== TEXTO FORNECIDO ==

Ex-ditador do Chile não terá imunidade em acusação sobre Operação Condor; defesa deve alegar insanidade

Corte abre caminho para julgar Pinochet

Santiago Llanquin/Associated Press
Luis Fuenzalida, parente de dissidente desaparecido nos anos Pinochet, comemora em Santiago


DA REDAÇÃO

Em decisão apertada, a Suprema Corte do Chile ratificou ontem a retirada da imunidade do ex-ditador Augusto Pinochet, 88, em processo no qual é acusado de envolvimento no desaparecimento de 19 ativistas de esquerda em meados dos anos 1970, durante a Operação Condor.
Para tentar evitar o julgamento, à defesa do ex-ditador resta alegar que ele não possui condições de saúde mental suficientes para enfrentar o processo.
A decisão aumentou em ativistas de direitos humanos a esperança de que Pinochet seja julgado por abusos cometidos sob seu governo (1973-1990), no qual ao menos 3.000 pessoas foram assassinadas ou desapareceram.
Em maio, um tribunal de instância inferior havia retirado a imunidade dada a Pinochet como ex-chefe de Estado. A decisão foi mantida ontem por 9 votos a 8.
Nos últimos seis anos, houve uma série de decisões judiciais favoráveis e contrárias em processos que acusam Pinochet de seqüestrar, torturar e matar dissidentes de esquerda, a maioria ligada ao regime de Salvador Allende, deposto em 1973.

===

INSTRUÇÃO
Dê prosseguimento à notícia sobre a decisão da Suprema Corte chilena no caso Pinochet, começando logo após o último parágrafo apresentado.

== ENTRADAS EXIBIDAS ==

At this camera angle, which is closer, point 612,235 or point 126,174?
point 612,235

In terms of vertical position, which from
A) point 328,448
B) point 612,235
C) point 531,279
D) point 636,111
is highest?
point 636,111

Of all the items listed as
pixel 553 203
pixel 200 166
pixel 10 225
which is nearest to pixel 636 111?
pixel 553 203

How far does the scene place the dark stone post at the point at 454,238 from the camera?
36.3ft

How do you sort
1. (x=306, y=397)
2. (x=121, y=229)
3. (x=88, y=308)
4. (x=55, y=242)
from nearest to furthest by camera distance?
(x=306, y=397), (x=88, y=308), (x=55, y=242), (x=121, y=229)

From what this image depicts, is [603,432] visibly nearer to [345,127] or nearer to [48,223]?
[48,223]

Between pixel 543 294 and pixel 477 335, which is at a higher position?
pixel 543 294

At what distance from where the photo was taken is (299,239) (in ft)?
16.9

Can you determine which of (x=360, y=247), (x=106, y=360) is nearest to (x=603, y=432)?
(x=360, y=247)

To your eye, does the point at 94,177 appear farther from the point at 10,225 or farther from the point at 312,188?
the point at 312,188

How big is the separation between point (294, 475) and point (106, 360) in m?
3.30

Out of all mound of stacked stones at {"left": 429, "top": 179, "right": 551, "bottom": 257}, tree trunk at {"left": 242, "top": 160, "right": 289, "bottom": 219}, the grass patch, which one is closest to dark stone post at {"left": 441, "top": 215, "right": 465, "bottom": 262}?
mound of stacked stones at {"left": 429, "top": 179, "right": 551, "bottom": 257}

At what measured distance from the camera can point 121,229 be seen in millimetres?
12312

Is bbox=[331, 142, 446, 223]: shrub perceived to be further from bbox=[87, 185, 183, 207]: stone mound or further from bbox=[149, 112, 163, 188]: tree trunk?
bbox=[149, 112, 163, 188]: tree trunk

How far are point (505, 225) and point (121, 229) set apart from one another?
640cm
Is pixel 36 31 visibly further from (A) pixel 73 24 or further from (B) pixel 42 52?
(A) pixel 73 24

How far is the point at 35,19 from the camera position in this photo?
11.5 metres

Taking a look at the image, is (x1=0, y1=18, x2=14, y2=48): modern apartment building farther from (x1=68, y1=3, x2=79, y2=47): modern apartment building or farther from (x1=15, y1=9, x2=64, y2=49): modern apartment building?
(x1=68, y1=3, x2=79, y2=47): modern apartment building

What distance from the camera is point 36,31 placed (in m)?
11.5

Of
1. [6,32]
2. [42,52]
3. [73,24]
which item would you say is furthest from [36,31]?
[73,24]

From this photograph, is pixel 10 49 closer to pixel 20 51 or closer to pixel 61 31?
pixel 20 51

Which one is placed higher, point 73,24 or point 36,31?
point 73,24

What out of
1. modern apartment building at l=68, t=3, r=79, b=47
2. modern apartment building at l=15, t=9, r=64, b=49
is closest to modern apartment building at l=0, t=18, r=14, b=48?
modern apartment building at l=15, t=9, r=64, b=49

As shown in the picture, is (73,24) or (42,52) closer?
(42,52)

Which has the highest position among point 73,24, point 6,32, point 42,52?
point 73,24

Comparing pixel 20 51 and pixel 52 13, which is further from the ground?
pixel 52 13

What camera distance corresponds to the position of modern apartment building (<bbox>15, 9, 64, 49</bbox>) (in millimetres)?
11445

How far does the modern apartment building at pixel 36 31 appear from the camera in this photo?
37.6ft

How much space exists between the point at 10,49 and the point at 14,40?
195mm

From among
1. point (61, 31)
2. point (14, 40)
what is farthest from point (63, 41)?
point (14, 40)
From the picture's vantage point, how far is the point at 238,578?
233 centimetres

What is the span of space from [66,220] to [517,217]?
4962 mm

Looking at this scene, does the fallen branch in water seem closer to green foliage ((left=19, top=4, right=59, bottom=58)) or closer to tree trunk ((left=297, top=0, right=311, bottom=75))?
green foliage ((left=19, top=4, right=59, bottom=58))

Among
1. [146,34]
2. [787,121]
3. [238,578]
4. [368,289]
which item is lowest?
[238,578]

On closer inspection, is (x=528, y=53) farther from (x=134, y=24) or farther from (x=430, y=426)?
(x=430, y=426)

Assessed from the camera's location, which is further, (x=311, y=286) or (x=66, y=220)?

===

RESPOSTA
Advogados de direitos humanos consideram que Pinochet perdeu apoio na opinião pública. Citam como fator de desgaste a recente descoberta de contas bancárias secretas e milionárias.
Em julho, relatório do Senado americano disse que Pinochet manteve até US$ 8 milhões em contas em paraísos fiscais.
"Há uma sensação de que Pinochet não é tão intocável quanto antes. A mentalidade chilena é curiosa. Uma pessoa pode assassinar e, às vezes, nada acontece. Mas, se ela é pega com problemas financeiros, sua reputação cai muito mais do que se matar 3.000 pessoas", disse Juan Subercaseaux, advogado de acusação.
"Estamos contentes e vamos continuar pressionando", disse Lorena Pizarro, da Associação dos Parentes dos Desaparecidos.

Leve demência
Em 2001, a Suprema Corte já havia retirado a imunidade de Pinochet, mas seus advogados conseguiram convencer os juízes de que uma leve demência impossibilitava o ex-ditador de participar de um julgamento. É provável que a defesa volte a apresentar o mesmo argumento desta feita.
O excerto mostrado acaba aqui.